Título: Bondades sem validade
Autor: Beck, Martha; Oswald, Vivian
Fonte: O Globo, 02/11/2009, Economia, p. 16

Em situação fiscal frágil, governo pode perder mais R$2,4 bi com prorrogação de desonerações

Aprorrogação do Imposto sobre Produtos Industrializados (IPI) reduzido para a linha branca - ainda que sob novas condições - demonstra que a equipe econômica terá de suar a camisa para conseguir suspender as desonerações que foram feitas para reativar a economia durante a crise. As inúmeras pressões políticas pela continuidade dos benefícios, às vésperas de um ano eleitoral, podem acabar fazendo o governo engolir R$2,4 bilhões em novas prorrogações de incentivos, caso eles sejam mantidos nas condições em que já vigoram.

Ainda não há decisão sobre quanto tempo vão durar todas as prorrogações. Mas estima-se que o custo mensal dessas medidas seja de quase R$300 milhões. A manutenção de incentivos anunciada até agora, como o IPI reduzido para automóveis e a linha branca, já soma R$3,2 bilhões num ano em que as receitas não têm conseguido compensar as despesas como se esperava.

Tanto que o secretário do Tesouro, Arno Augustin, já anunciou que, para conseguir fechar suas contas, o governo terá de utilizar, pela primeira vez em 2009, o mecanismo que permite o abatimento de investimentos da meta de superávit primário. No início do ano, a equipe econômica calculou em R$18 bilhões o impacto total dos benefícios na arrecadação, mas esse número já foi revisado para R$25 bilhões.

Outros setores serão beneficiados

Os próximos setores a serem beneficiados com prorrogações de incentivos são os de material de construção, bens de capital e computadores. Nos dois primeiros casos, o IPI reduzido está previsto para terminar em dezembro, mas deve continuar em 2010.

O governo também já planeja manter zerado o PIS/Cofins de microcomputadores e componentes por mais quatro anos. Além disso, o setor automotivo pode acabar sendo beneficiado por incentivos fiscais combinados a compromissos ambientais, como ocorreu com o IPI da linha branca.

Diante das dificuldades fiscais, o Ministério da Fazenda tem resistido a prorrogar as desonerações. Mas especialistas garantem que as pressões políticas têm falado mais alto. O senador Álvaro Dias (PSDB-PR) afirma que as desonerações já não têm mais nada a ver com a situação econômica e têm objetivos puramente políticos.

- O pior de tudo é que isso impacta as receitas dos municípios, que recebem parte do IPI. É cortesia com o chapéu dos outros. Se o governo quer fazer concessões, que faça com seus próprios recursos - critica o senador.

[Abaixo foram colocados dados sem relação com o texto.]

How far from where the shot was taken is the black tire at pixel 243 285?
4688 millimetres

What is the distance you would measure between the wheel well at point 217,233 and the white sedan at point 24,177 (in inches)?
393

Já o presidente da Comissão de Acompanhamento da Crise do Senado, Francisco Dornelles (PP-RJ), afirma que o governo está sendo rápido demais ao tentar suspender os benefícios. Segundo ele, essas medidas tiveram como consequência reduzir a carga tributária sobre a produção e deveriam ser mantidas de forma permanente.

- Acabar com as desonerações significa, neste momento de recuperação, aumentar a carga tributária - disse Dornelles.

O líder do governo no Senado, senador Romero Jucá (PMDB-RR), defendeu as desonerações como uma forma de manter a economia aquecida.

- Não queremos só sair do atoleiro, mas manter o crescimento. (Não prorrogar o IPI da linha branca) seria comprometer as compras de fim de ano. Quem não quer que o povo tenha a sua geladeira no fim de ano?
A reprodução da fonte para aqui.